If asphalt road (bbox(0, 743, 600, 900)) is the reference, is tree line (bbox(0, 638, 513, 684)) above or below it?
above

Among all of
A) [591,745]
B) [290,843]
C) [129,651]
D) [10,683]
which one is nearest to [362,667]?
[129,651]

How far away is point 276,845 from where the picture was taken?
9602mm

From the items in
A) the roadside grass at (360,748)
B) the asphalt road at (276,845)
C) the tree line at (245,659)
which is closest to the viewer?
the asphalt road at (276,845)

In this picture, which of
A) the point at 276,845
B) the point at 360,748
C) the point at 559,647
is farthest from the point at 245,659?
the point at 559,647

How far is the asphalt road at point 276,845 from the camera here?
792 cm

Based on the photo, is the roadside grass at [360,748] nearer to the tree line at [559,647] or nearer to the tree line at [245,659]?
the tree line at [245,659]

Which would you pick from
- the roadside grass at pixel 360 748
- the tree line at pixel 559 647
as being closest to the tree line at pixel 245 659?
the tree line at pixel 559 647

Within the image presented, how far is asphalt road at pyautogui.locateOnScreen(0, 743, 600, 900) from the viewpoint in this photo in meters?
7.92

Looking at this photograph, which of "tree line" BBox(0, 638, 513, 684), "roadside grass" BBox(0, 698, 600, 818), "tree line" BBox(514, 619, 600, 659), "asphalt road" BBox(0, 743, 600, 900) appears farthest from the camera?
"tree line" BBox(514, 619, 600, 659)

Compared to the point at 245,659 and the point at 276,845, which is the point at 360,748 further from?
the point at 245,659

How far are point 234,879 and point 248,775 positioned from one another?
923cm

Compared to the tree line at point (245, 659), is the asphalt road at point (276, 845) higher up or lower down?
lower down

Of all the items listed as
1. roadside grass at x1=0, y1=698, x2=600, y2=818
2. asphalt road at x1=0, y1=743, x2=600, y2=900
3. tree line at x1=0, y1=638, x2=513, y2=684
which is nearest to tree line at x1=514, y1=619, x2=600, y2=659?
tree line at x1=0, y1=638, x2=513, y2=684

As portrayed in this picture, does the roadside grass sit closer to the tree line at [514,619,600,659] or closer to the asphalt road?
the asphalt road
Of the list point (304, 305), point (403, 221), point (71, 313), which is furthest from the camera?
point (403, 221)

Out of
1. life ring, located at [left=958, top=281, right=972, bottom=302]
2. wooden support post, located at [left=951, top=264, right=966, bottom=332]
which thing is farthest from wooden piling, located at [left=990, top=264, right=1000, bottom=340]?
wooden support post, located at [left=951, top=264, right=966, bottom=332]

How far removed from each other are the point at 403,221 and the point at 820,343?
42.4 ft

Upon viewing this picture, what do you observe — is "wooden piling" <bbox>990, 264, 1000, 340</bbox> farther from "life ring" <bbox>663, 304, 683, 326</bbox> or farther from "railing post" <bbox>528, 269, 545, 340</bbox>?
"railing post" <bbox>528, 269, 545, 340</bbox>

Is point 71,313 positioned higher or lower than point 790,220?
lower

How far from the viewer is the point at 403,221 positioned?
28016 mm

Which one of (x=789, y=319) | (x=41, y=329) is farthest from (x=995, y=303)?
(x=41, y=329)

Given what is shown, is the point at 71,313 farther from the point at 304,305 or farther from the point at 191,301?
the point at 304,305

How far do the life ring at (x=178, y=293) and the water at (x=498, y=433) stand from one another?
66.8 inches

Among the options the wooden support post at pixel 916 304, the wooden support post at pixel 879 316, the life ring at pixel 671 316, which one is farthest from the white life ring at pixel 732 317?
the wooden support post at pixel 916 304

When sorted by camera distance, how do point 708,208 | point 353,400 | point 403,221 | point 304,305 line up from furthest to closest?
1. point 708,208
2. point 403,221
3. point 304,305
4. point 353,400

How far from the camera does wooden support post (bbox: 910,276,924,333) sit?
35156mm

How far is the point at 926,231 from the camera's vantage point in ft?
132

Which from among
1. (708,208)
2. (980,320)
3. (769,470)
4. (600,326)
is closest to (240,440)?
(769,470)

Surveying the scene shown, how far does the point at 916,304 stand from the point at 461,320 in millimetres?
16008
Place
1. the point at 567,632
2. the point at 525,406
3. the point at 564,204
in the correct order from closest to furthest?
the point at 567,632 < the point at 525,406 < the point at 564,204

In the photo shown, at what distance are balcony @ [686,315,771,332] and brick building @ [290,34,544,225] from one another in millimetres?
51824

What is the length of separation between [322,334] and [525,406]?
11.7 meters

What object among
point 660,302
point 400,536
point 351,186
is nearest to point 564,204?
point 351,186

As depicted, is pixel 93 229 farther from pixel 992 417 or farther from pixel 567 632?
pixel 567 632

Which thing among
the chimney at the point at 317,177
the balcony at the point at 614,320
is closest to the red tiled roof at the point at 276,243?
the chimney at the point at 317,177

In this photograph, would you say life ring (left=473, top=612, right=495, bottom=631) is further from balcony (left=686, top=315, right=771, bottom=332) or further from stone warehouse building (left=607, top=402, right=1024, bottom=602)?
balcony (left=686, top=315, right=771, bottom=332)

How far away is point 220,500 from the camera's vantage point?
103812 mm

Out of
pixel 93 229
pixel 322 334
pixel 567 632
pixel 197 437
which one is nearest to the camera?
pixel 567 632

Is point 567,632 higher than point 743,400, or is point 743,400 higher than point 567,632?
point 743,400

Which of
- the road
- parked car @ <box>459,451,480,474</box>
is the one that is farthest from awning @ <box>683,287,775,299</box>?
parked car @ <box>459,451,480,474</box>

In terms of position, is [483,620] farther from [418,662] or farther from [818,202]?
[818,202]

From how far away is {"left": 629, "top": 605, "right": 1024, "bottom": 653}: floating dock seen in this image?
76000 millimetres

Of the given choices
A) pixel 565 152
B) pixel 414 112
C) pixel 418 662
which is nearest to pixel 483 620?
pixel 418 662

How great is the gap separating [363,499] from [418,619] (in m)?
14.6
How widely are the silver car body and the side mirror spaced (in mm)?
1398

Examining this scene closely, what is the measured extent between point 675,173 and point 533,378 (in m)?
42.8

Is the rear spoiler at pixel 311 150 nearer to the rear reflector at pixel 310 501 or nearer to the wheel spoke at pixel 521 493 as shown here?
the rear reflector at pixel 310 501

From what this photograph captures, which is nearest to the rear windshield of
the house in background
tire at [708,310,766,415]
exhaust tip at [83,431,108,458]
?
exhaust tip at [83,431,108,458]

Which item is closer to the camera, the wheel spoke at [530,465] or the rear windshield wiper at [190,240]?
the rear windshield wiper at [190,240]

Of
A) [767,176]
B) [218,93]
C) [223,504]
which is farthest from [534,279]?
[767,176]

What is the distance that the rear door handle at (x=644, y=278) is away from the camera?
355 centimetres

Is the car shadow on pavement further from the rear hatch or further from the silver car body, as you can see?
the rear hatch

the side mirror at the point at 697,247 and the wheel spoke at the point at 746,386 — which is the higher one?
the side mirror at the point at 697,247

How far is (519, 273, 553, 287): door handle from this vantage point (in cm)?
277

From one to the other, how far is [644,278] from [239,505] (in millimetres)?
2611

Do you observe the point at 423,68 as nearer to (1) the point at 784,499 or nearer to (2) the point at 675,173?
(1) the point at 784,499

● ● ● ●

- WHAT THE EXERCISE ASKS:
Extract the lines of the material verbatim, everything from the line containing "Given what is" down to the line containing "66.8 inches", both included.

- TASK RESPONSE:
Given what is shown, is the point at 71,313 farther from the point at 304,305 or farther from the point at 191,301?
the point at 304,305

How far do the life ring at (x=178, y=293) and the water at (x=498, y=433) stand from one another?
66.8 inches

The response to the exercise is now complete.